Here are records with pictures in them. Copy all of them exactly and leave the pictures out.

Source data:

-- Opening Marker --

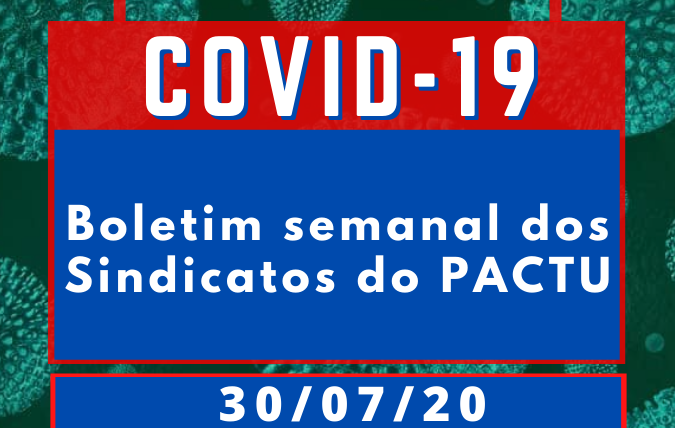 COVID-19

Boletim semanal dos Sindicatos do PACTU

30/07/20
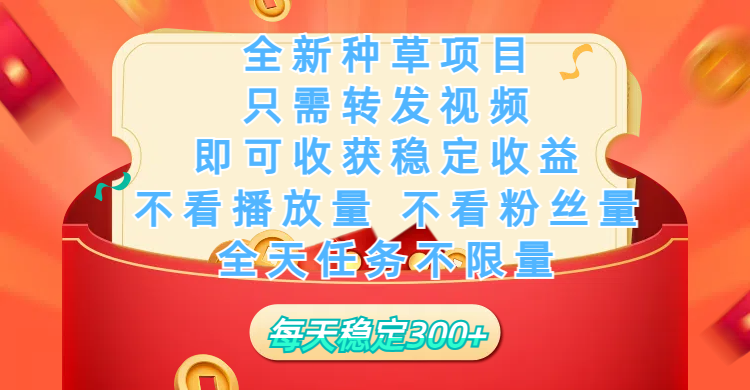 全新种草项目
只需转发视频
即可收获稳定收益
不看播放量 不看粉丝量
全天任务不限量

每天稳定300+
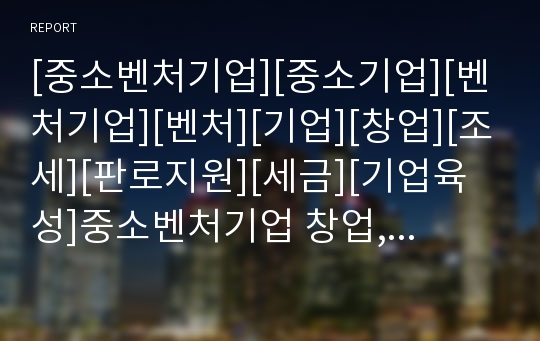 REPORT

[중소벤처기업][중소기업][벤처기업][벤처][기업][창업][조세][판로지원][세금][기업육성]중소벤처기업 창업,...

-- Closing Marker --

RESULT OF THIS TASK ::
 COVID-19

Boletim semanal dos Sindicatos do PACTU

30/07/20
 全新种草项目
只需转发视频
即可收获稳定收益
不看播放量 不看粉丝量
全天任务不限量

每天稳定300+
 REPORT

[중소벤처기업][중소기업][벤처기업][벤처][기업][창업][조세][판로지원][세금][기업육성]중소벤처기업 창업,...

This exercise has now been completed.